Tomorrow is Cinco de Mayo, and while most of us will celebrate with a taco and a margarita, the origins of this holiday are honorable and remarkable. On May 5, 1862, the Mexican Army successfully defeated the French forces at the Battle of Puebla. I had the opportunity to visit Puebla, Mexico, and learned all about the history and significance of this day.

After flying into Mexico City, I drove nearly 2.5 hours to reach Puebla. The city is bustling with a population of over 2 million people, making it the fourth largest city in Mexico.
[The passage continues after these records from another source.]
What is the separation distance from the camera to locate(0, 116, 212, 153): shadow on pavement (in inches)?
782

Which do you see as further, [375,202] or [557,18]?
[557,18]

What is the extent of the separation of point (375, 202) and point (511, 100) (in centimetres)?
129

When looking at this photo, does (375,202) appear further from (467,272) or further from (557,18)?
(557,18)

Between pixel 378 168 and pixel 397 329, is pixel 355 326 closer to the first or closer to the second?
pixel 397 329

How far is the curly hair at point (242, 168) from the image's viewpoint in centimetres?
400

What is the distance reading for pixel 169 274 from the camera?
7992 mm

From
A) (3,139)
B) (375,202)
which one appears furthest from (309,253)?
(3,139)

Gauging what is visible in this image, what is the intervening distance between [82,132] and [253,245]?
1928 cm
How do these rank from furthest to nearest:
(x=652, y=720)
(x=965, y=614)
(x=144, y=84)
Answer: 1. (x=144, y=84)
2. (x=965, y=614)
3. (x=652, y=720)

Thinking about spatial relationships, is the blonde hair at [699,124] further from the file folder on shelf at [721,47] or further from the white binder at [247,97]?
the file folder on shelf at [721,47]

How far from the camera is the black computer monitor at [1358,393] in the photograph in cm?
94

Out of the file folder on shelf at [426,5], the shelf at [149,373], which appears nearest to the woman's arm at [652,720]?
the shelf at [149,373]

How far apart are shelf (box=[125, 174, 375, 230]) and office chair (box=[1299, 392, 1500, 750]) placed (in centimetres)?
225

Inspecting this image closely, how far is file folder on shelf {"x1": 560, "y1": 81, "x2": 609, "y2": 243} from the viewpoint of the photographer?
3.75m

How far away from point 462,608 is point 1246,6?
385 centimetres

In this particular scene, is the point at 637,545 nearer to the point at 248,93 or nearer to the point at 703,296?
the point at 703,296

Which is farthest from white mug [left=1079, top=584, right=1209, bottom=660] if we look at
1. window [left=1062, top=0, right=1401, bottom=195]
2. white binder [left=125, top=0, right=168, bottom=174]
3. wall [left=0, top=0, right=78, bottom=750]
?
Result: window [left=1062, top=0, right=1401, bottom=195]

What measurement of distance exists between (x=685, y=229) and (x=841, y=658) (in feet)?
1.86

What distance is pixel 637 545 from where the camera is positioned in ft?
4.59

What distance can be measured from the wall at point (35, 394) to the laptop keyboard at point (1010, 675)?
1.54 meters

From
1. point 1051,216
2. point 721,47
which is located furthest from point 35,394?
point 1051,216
A vibrant place with renowned architecture, Puebla was declared a World Heritage Site in 1987. The forts where the Battle of Puebla took place are an often-visited site, which is where I spent one of my days.

The French invaded Mexico in 1861 with a larger and more-equipped army to demand reimbursement for their debt. On May 5, 1862, the French army attacked Puebla and faced a resilient Mexican defense. That same day, the French retreated and surrendered the Battle of Puebla. While the French would go on to capture Mexico City and establish reign until 1867, the Battle of Puebla was a more symbolic victory that helped boost confidence and patriotism for the country.

Today, the battle is commemorated in Puebla with a parade and a reenactment. The event is only truly observed regionally and is not considered a major holiday throughout the rest of the country. The party however certainly heats up north in the United States, where they day is celebrated culturally for Mexican heritage.

Enjoy the festivities and try to incorporate mole into your party menu – after all, Puebla is its birthplace!